TEXT PASSAGE —
▼

A base64-encoded string.

framework

enum (Framework)

Optional. The machine learning framework AI Platform uses to train this version of the model. Valid values are TENSORFLOW, SCIKIT_LEARN, XGBOOST. If you do not specify a framework, AI Platform will analyze files in the deploymentUri to determine a framework. If you choose SCIKIT_LEARN or XGBOOST, you must also set the runtime version of the model to 1.4 or greater.

Do not specify a framework if you're deploying a custom prediction routine or if you're using a custom container.

pythonVersion

string

Required. The version of Python used in prediction.

The following Python versions are available:

  • Python '3.7' is available when runtimeVersion is set to '1.15' or later.
  • Python '3.5' is available when runtimeVersion is set to a version from '1.4' to '1.14'.
  • Python '2.7' is available when runtimeVersion is set to '1.15' or earlier.

Read more about the Python versions available for each runtime version.

acceleratorConfig

object (AcceleratorConfig)

Optional. Accelerator config for using GPUs for online prediction (beta). Only specify this field if you have specified a Compute Engine (N1) machine type in the machineType field. Learn more about using GPUs for online prediction.

serviceAccount

string

Optional. Specifies the service account for resource access control. If you specify this field, then you must also specify either the containerSpec or the predictionClass field.

Learn more about using a custom service account.

requestLoggingConfig

object (RequestLoggingConfig)

Optional. Only specify this field in a projects.models.versions.patch request. Specifying it in a projects.models.versions.create request has no effect.

Configures the request-response pair logging on predictions from this Version.

explanationConfig

object (ExplanationConfig)

Optional. Configures explainability features on the model's version. Some explanation features require additional metadata to be loaded as part of the model payload.

container

object (ContainerSpec)

Optional. Specifies a custom container to use for serving predictions.

If you specify this field, then machineType is required.

If you specify this field, then deploymentUri is optional.

If you specify this field, then you must not specify runtimeVersion, packageUris, framework, pythonVersion, or predictionClass.

routes

object (RouteMap)

Optional. Specifies paths on a custom container's HTTP server where AI Platform Prediction sends certain requests. If you specify this field, then you must also specify the container field.

If you specify the container field and do not specify this field, it defaults to the following:

{
  "predict": "/v1/models/MODEL/versions/VERSION:predict",
  "health": "/v1/models/MODEL/versions/VERSION"
}

See RouteMap for more details about these default values.

Union field scaling. Optional. Sets the options for scaling. If not specified, defaults to auto_scaling with min_nodes of 0 (see doc for AutoScaling.min_nodes) scaling can be only one of the following:
autoScaling

object (AutoScaling)

▲

[Rows of bounding-box annotation data]
▼

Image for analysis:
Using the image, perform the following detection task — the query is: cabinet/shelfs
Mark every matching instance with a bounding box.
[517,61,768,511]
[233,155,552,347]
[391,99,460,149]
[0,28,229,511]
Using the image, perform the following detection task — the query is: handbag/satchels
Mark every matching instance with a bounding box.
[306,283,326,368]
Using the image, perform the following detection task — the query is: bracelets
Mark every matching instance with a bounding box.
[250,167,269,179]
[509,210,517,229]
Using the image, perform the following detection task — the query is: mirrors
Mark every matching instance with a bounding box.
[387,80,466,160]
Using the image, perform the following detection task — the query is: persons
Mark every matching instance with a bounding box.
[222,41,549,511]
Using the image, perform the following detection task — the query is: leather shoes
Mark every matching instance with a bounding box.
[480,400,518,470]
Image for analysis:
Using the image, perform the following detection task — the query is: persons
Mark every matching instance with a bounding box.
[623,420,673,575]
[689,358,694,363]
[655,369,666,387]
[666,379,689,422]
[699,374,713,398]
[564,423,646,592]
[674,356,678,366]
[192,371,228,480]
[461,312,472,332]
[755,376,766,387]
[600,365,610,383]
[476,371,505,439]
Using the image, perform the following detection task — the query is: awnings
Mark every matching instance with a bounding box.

▲

REQUIRED TASKS —
[1] Using the field reference, explain in one to three sentences why the requestLoggingConfig field should be specified only in a projects.models.versions.patch request.
[2] Answer these questions from the field reference:
(a) What are the valid values for the framework field?
(b) Which field becomes required when the container field is specified?
(c) What is the default if no scaling option is specified?
[3] Carry on the field reference from its final line, keeping the same format and style.

ANSWERS FOR THE EXERCISE —
[1] The requestLoggingConfig field belongs only in a projects.models.versions.patch request because specifying it in a projects.models.versions.create request has no effect.

[2]
(a) TENSORFLOW, SCIKIT_LEARN, and XGBOOST.
(b) machineType.
(c) auto_scaling with min_nodes of 0.

[3]
Automatically scale the number of nodes used to serve the model in response to increases and decreases in traffic. Care should be taken to ramp up traffic according to the model's ability to scale or you will start seeing increases in latency and 429 response codes.

Note that you cannot use AutoScaling if your version uses GPUs. Instead, you must use specify manualScaling.

manualScaling

object (ManualScaling)

Manually select the number of nodes to use for serving the model. You should generally use autoScaling with an appropriate minNodes instead, but this option is available if you want more predictable billing. Beware that latency and error rates will increase if the traffic exceeds that capability of the system to serve it based on the selected number of nodes.

predictionClass

string

Optional. The fully qualified name (module_name.class_name) of a class that implements the Predictor interface described in this reference field. The module containing this class should be included in a package provided to the packageUris field.

Specify this field if and only if you are deploying a custom prediction routine (beta). If you specify this field, you must set runtimeVersion to 1.4 or greater and you must set machineType to a legacy (MLS1) machine type.

The following code sample provides the Predictor interface:

class Predictor(object):
"""Interface for constructing custom predictors."""

def predict(self, instances, **kwargs):
    """Performs custom prediction.

    Instances are the decoded values from the request. They have already
    been deserialized from JSON.

    Args:
        instances: A list of prediction input instances.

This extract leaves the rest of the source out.